From: Dmitry Safonov
Date: Thu Jan 12 2017 - 06:43:54 EST


On 01/12/2017 01:26 AM, Andy Lutomirski wrote:
On Wed, Jan 11, 2017 at 10:17 AM, Dmitry Safonov <dsafonov@xxxxxxxxxxxxx> wrote:
During fixing CRIU bugs on ZDTM tests for 32-bit C/R, I found that
compatible ia32/x32 syscalls mmap() and mmap2() can return address
over 4Gb in x86_64 applications, which results in returning lower
4 bytes of address while dropping the higher bytes.
It happens because mmap() upper limit doesn't differ native/compat
syscalls for 64-bit task, it's: (TASK_UNMAPPED_BASE + random_factor)
which is: (PAGE_ALIGN(TASK_SIZE / 3)) + random_factor
(in case of legacy mmap it's just TASK_SIZE).
This patch limits higher address that can be mmaped with compat
syscalls in 64-bit applications with IA32_PAGE_OFFSET (+randomization).

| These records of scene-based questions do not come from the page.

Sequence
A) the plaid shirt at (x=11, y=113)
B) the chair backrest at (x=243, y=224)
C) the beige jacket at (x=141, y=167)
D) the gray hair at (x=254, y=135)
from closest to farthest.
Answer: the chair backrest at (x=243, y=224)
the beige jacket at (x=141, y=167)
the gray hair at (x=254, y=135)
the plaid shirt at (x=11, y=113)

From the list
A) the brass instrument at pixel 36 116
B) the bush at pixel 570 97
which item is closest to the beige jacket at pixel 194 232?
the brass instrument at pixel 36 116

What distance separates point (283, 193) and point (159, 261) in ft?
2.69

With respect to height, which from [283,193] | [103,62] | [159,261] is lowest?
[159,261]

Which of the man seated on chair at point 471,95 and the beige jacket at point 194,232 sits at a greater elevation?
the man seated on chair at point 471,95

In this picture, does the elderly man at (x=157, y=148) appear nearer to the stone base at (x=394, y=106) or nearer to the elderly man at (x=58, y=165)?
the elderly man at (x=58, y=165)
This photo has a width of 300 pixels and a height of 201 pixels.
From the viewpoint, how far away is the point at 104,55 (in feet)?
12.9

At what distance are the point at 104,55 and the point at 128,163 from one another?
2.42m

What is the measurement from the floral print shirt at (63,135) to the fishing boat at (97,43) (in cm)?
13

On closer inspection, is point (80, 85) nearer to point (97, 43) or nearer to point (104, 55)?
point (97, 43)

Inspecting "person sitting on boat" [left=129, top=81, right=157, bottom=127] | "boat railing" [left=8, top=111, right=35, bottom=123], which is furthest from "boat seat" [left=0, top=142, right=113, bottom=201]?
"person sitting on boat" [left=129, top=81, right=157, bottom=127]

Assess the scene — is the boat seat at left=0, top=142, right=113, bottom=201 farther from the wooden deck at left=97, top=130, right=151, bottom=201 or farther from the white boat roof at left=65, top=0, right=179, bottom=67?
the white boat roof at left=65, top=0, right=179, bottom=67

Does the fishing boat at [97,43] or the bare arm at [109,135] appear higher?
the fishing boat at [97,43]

Signed-off-by: Dmitry Safonov <dsafonov@xxxxxxxxxxxxx>
---
arch/x86/kernel/sys_x86_64.c | 37 +++++++++++++++++++++++++++++--------
1 file changed, 29 insertions(+), 8 deletions(-)

diff --git a/arch/x86/kernel/sys_x86_64.c b/arch/x86/kernel/sys_x86_64.c
index a55ed63b9f91..0893725db6e6 100644
--- a/arch/x86/kernel/sys_x86_64.c
+++ b/arch/x86/kernel/sys_x86_64.c
@@ -100,7 +100,7 @@ SYSCALL_DEFINE6(mmap, unsigned long, addr, unsigned long, len,
static void find_start_end(unsigned long flags, unsigned long *begin,
unsigned long *end)
{
- if (!test_thread_flag(TIF_ADDR32) && (flags & MAP_32BIT)) {
+ if (!test_thread_flag(TIF_ADDR32)) {
/* This is usually used needed to map code in small
model, so it needs to be in the first 31bit. Limit
it to that. This means we need to move the
@@ -109,14 +109,24 @@ static void find_start_end(unsigned long flags, unsigned long *begin,
malloc knows how to fall back to mmap. Give it 1GB
of playground for now. -AK */
*begin = 0x40000000;
- *end = 0x80000000;
- if (current->flags & PF_RANDOMIZE) {
- *begin = randomize_page(*begin, 0x02000000);
+
+ if (flags & MAP_32BIT) {
+ if (current->flags & PF_RANDOMIZE)
+ *begin = randomize_page(*begin, 0x02000000);
+ *end = 0x80000000;
+ return;
+ }
+ if (current->thread.status & TS_COMPAT) {
+ if (current->flags & PF_RANDOMIZE)
+ *begin = randomize_page(*begin,
+ 1UL << mmap_rnd_compat_bits);
+ *end = IA32_PAGE_OFFSET;
+ return;
}
- } else {
- *begin = current->mm->mmap_legacy_base;
- *end = TASK_SIZE;
}
+
+ *begin = current->mm->mmap_legacy_base;
+ *end = TASK_SIZE;
}

unsigned long
@@ -187,10 +197,21 @@ arch_get_unmapped_area_topdown(struct file *filp, const unsigned long addr0,
return addr;
}

+ if (current->thread.status & TS_COMPAT) {

in_compat_syscall(), please.

Also, we need to verify that, if this is called execve(), it does the
right thing.

It definitely does not right things at this moment.
Will fix to v2.


+ if (current->flags & PF_RANDOMIZE) {
+ unsigned long rnd = 1UL << mmap_rnd_compat_bits;
+
+ info.high_limit =
+ randomize_page(IA32_PAGE_OFFSET - rnd, rnd);
+ } else {
+ info.high_limit = IA32_PAGE_OFFSET;
+ }
+ } else {
+ info.high_limit = mm->mmap_base;
+ }

This code was incomprehensible before and it's worse now. Could you
try to clean it up a bit? For example, a patch that simply folds
find_start_end() into its sole caller as the first patch in the series
without changing any semantics would probably help.

--Andy



--
Dmitry